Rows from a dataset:
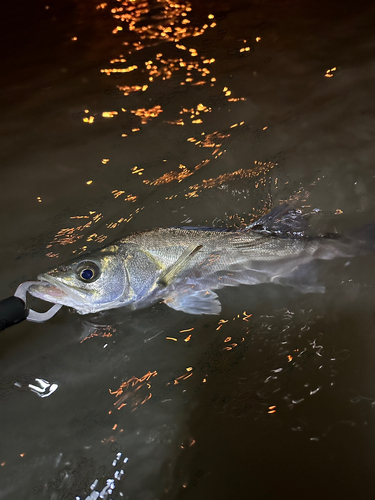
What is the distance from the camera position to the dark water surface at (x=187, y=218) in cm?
201

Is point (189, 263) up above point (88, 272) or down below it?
below

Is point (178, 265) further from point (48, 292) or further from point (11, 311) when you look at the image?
point (11, 311)

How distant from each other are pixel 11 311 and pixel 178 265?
815mm

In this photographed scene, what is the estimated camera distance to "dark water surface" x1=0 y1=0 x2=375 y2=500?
2.01m

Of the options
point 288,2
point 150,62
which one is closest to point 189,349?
point 150,62

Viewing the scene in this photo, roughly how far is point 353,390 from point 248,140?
5.76ft

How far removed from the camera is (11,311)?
5.28 ft

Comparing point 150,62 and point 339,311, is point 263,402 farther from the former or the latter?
point 150,62

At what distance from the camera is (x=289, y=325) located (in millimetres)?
2219

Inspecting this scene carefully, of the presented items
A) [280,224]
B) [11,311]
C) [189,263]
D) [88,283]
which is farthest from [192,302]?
[11,311]

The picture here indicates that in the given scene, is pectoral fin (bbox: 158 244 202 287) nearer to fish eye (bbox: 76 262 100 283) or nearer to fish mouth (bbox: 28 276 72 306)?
fish eye (bbox: 76 262 100 283)

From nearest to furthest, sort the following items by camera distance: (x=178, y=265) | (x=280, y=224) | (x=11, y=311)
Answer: (x=11, y=311) < (x=178, y=265) < (x=280, y=224)

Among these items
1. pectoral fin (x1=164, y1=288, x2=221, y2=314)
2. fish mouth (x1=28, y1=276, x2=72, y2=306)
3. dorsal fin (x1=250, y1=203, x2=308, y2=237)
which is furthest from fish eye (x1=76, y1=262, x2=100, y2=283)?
dorsal fin (x1=250, y1=203, x2=308, y2=237)

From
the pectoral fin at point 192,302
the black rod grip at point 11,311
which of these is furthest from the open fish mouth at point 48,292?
the pectoral fin at point 192,302
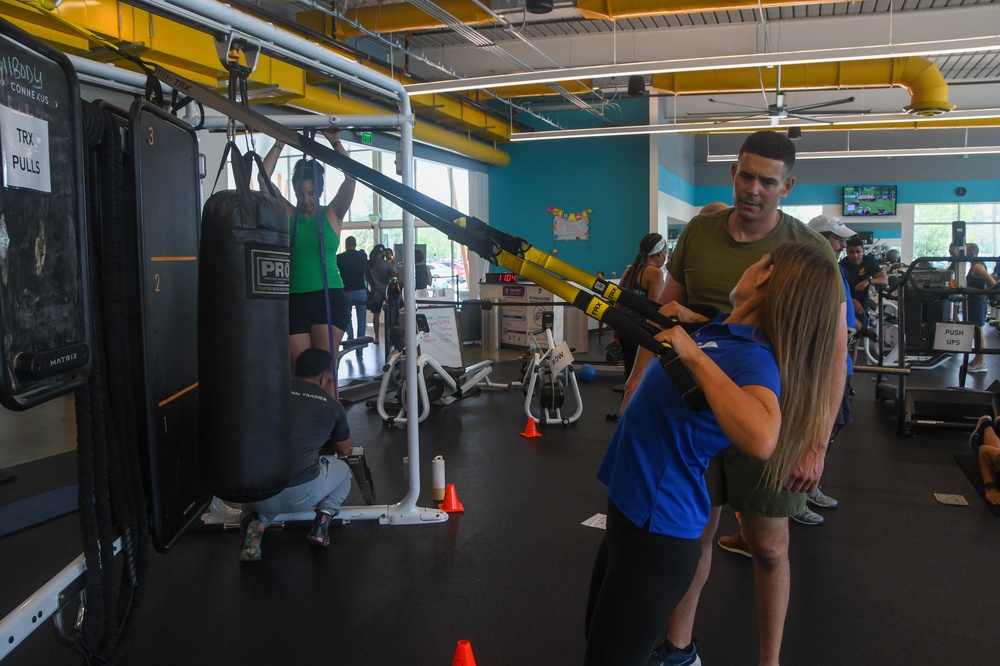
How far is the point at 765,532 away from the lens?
1.90 m

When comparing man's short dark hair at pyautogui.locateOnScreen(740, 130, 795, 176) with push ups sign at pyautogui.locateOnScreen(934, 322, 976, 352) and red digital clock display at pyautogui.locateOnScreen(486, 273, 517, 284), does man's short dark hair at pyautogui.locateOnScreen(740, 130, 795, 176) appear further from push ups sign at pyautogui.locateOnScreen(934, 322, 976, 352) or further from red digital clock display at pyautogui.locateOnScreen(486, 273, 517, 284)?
red digital clock display at pyautogui.locateOnScreen(486, 273, 517, 284)

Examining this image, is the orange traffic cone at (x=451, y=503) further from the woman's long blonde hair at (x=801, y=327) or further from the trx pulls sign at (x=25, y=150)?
the trx pulls sign at (x=25, y=150)

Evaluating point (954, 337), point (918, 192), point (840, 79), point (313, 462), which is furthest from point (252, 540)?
point (918, 192)

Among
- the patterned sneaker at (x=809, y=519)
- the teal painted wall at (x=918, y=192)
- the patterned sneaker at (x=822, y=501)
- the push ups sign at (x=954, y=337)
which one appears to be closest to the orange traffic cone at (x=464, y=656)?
the patterned sneaker at (x=809, y=519)

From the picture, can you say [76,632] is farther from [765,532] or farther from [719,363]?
[765,532]

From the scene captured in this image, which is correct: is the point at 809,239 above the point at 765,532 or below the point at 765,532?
above

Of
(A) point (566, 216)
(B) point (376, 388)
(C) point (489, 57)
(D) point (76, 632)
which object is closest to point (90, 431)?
(D) point (76, 632)

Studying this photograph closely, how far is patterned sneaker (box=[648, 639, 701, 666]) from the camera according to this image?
2.06 meters

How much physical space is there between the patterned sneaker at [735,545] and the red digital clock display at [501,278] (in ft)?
22.4

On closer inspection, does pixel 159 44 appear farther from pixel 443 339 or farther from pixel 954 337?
pixel 954 337

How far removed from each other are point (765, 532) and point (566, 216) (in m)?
11.4

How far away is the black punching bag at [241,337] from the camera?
1.39 meters

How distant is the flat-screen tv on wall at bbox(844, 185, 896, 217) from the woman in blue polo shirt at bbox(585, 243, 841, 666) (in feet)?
54.0

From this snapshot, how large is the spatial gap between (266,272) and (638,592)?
2.99 feet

→ **WORK TO COMPLETE**: Rewrite all of the records above, changing each "camera" to "viewer" and leaving everything else as it is. Leave the pictures out of your answer.

→ **RESPONSE TO THE TASK**:
What is the distance from the viewer position to the dark water surface at (x=187, y=218) in cm?
201

Is point (189, 263) up above point (88, 272) or down below it?
below

Is point (178, 265) further from point (48, 292) or further from point (11, 311) when you look at the image?
point (11, 311)

How distant from each other are pixel 11 311 and pixel 178 265?
815mm

In this photographed scene, what is the estimated viewer distance to "dark water surface" x1=0 y1=0 x2=375 y2=500?
2.01m

Of the options
point 288,2
point 150,62
which one is closest to point 189,349?
point 150,62

Viewing the scene in this photo, roughly how far is point 353,390 from point 248,140?
5.76ft

How far removed from the viewer is (11,311)?
5.28 ft

Comparing point 150,62 and point 339,311, is point 263,402 farther from the former or the latter?
point 150,62

At what distance from the viewer is (x=289, y=325) located (in millimetres)?
2219

Inspecting this scene carefully, of the presented items
A) [280,224]
B) [11,311]
C) [189,263]
D) [88,283]
which is farthest from [192,302]?
[11,311]

The picture here indicates that in the given scene, is pectoral fin (bbox: 158 244 202 287) nearer to fish eye (bbox: 76 262 100 283) or nearer to fish mouth (bbox: 28 276 72 306)?
fish eye (bbox: 76 262 100 283)

From nearest to furthest, sort the following items by viewer distance: (x=178, y=265) | (x=280, y=224) | (x=11, y=311)
Answer: (x=11, y=311) < (x=178, y=265) < (x=280, y=224)

Among these items
1. pectoral fin (x1=164, y1=288, x2=221, y2=314)
2. fish mouth (x1=28, y1=276, x2=72, y2=306)
3. dorsal fin (x1=250, y1=203, x2=308, y2=237)
which is furthest from fish eye (x1=76, y1=262, x2=100, y2=283)?
dorsal fin (x1=250, y1=203, x2=308, y2=237)

From
the pectoral fin at point 192,302
the black rod grip at point 11,311
which of these is furthest from the open fish mouth at point 48,292?
the pectoral fin at point 192,302
How far is the point at 765,532 away from the lens?
1.90 m

When comparing man's short dark hair at pyautogui.locateOnScreen(740, 130, 795, 176) with push ups sign at pyautogui.locateOnScreen(934, 322, 976, 352) and red digital clock display at pyautogui.locateOnScreen(486, 273, 517, 284), does man's short dark hair at pyautogui.locateOnScreen(740, 130, 795, 176) appear further from push ups sign at pyautogui.locateOnScreen(934, 322, 976, 352) or further from red digital clock display at pyautogui.locateOnScreen(486, 273, 517, 284)?
red digital clock display at pyautogui.locateOnScreen(486, 273, 517, 284)

Examining this image, is the orange traffic cone at (x=451, y=503) further from the woman's long blonde hair at (x=801, y=327) or further from the trx pulls sign at (x=25, y=150)?
the trx pulls sign at (x=25, y=150)

Evaluating point (954, 337), point (918, 192), point (840, 79), point (313, 462), which is furthest from point (252, 540)?
point (918, 192)

Among
- the patterned sneaker at (x=809, y=519)
- the teal painted wall at (x=918, y=192)
- the patterned sneaker at (x=822, y=501)
- the push ups sign at (x=954, y=337)
which one appears to be closest to the orange traffic cone at (x=464, y=656)?
the patterned sneaker at (x=809, y=519)

From the picture, can you say [76,632] is farther from [765,532] or farther from [719,363]?
[765,532]

From the scene captured in this image, which is correct: is the point at 809,239 above the point at 765,532 or below the point at 765,532?
above

Of
(A) point (566, 216)
(B) point (376, 388)
(C) point (489, 57)
(D) point (76, 632)
which object is closest to point (90, 431)?
(D) point (76, 632)

Studying this photograph closely, how far is patterned sneaker (box=[648, 639, 701, 666]) from the viewer according to this image?
2.06 meters

How much physical space is there between the patterned sneaker at [735,545] and the red digital clock display at [501,278] (in ft)?
22.4

On closer inspection, does pixel 159 44 appear farther from pixel 443 339 or farther from pixel 954 337?
pixel 954 337

How far removed from each other are point (765, 532) and point (566, 216) (in m)?
11.4

How far away is the black punching bag at [241,337] from the viewer?
1.39 meters

How distant is the flat-screen tv on wall at bbox(844, 185, 896, 217) from the woman in blue polo shirt at bbox(585, 243, 841, 666) (in feet)?
54.0

From this snapshot, how large is the spatial gap between (266,272) and (638,592)?
2.99 feet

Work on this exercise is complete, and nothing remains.